__CONJUNTO DE TAREAS__.
a - Indica si cada afirmación concuerda con el fragmento sobre el Pastor Supremo, respondiendo sí o no y citando literalmente las palabras decisivas del fragmento: (i) Los sacerdotes deben evitar todo espíritu de codicia y de dominación. (ii) Pedro llama a Jesús el "supremo Pastor". (iii) Según el fragmento, la obra y misión de Jesús continúan en la Iglesia solo a través de los apóstoles.
b - Según el fragmento sobre el Pastor Supremo, ¿a qué están llamados los presbíteros en virtud de su consagración?
c - Por favor, prosigue el fragmento sobre el Pastor Supremo a partir de su última frase.

··· EXTRACTO DE PÁGINA ···

Por eso, a ejemplo del “Pastor Supremo”, Cristo mismo, que ha lavado los pies a sus discípulos (Jn 13, 15-17), los “ancianos” –es decir, los sacerdotes– deben evitar todo espíritu de codicia y de dominación (Mt 20, 25-28) y ponerse con sencillez y dedicación, en cambio, al servicio de la comunidad que les ha sido confiada, “convirtiéndoos en modelos del rebaño” (1 Pe 5, 3). Así recibirán la recompensa de quien es el Único Pastor de la comunidad cristiana. Por tanto, necesitamos intentar conformarnos con Cristo, el Pastor Supremo. Nuestra configuración con Cristo nos permitirá actuar sacramentalmente en nombre de Cristo, Cabeza y Pastor. “Pedro llama a Jesús el ‘supremo Pastor’ (1 Pe 5, 4), porque su obra y misión continúan en la Iglesia a través de los apóstoles (cf. Jn 21, 15-17) y sus sucesores (cf.1 Pe 5, 1ss), y a través de los presbíteros. En virtud de su consagración, los presbíteros están configurados con Jesús, buen Pastor, y llamados a imitar y revivir su misma caridad pastoral” (Pastores dabo vobis, 22).

··· REGISTROS ···

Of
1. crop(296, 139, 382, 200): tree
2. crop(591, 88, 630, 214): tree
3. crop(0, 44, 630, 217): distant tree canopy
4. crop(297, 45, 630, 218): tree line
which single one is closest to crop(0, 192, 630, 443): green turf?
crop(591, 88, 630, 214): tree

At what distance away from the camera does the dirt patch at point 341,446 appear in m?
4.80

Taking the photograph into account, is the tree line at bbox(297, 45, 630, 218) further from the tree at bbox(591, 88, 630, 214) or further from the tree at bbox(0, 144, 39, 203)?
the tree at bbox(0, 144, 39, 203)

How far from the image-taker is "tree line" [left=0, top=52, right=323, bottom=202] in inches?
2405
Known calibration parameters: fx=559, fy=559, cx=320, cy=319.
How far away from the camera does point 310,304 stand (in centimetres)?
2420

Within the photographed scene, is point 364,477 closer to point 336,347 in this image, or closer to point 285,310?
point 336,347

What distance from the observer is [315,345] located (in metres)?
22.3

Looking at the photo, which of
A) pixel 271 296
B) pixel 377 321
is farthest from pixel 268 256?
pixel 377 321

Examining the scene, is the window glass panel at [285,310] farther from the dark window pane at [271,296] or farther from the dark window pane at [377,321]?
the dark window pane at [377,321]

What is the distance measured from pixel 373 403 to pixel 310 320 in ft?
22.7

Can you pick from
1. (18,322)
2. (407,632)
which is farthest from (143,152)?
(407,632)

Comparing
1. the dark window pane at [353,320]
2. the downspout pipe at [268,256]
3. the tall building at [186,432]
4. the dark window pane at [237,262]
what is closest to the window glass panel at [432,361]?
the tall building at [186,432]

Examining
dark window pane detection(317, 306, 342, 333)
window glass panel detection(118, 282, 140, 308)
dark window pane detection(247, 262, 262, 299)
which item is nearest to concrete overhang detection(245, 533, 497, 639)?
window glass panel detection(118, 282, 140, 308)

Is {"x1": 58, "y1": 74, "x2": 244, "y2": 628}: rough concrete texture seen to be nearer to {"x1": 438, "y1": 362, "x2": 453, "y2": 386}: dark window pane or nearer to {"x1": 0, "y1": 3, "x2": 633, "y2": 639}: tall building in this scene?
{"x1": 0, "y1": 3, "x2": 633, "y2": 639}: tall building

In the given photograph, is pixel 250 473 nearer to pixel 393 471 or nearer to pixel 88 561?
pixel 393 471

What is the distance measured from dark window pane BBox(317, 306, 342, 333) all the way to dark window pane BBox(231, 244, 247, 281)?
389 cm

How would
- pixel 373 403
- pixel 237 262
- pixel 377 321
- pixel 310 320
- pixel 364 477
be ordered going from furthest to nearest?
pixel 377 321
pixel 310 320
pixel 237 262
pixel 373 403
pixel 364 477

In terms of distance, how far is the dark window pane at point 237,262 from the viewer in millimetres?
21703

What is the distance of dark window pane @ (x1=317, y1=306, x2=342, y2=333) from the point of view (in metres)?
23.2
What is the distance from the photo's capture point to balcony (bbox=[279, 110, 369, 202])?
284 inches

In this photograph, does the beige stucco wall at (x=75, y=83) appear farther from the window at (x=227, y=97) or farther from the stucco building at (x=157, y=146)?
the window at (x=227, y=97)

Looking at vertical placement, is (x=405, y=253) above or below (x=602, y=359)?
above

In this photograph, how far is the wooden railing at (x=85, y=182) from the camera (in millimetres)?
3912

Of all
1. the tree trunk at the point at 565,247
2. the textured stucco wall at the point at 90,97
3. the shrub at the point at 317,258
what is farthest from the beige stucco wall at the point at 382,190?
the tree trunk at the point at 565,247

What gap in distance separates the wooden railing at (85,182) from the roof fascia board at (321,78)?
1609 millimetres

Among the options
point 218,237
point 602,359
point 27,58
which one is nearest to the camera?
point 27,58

···

__RESPUESTAS DE TAREAS__.
a -
(i) Sí: "deben evitar todo espíritu de codicia y de dominación".
(ii) Sí: "Pedro llama a Jesús el ‘supremo Pastor’ (1 Pe 5, 4)".
(iii) No: "continúan en la Iglesia a través de los apóstoles (cf. Jn 21, 15-17) y sus sucesores (cf.1 Pe 5, 1ss), y a través de los presbíteros".

b - A imitar y revivir la misma caridad pastoral de Jesús, buen Pastor.

c -
Preparación para la celebración
Para concluir, querría compartir una convicción que me parece esencial: siendo la Eucaristía tan vital para todo cristiano, y particularmente para todo sacerdote, es importante que nos preparemos bien antes de cada celebración eucarística, en el silencio y la adoración. En nuestra preparación debemos implicar a toda la comunidad cristiana.

Y cuando el sacerdote preside la celebración eucarística, debe servir a Dios y al pueblo con dignidad y humildad, y debe hacer sentir a los fieles la presencia vida de Cristo con su manera de comportarse y de pronunciar la palabra divina. Debe tomar a los fieles de la mano e introducirlos en la experiencia concreta del rito; conducirlos al encuentro con Cristo a través de los gestos y las oraciones. No podemos olvidar que la liturgia, “al ser acción de Cristo, impulsa desde dentro a revestirse de los mismos sentimientos de Cristo, y en este dinamismo toda la realidad se transfigura” (Francisco, 18-II-014). De ahí que el sacerdote, ejerciendo la tarea de mistagogo –pues la catequesis litúrgica tiene como objetivo introducir a los fieles en el misterio de Cristo e iniciarlos en las riquezas que en cada cristiano significan y realizan los sacramentos–, no habla en su propio nombre, sino que se hace eco de las palabras de Cristo y de la Iglesia.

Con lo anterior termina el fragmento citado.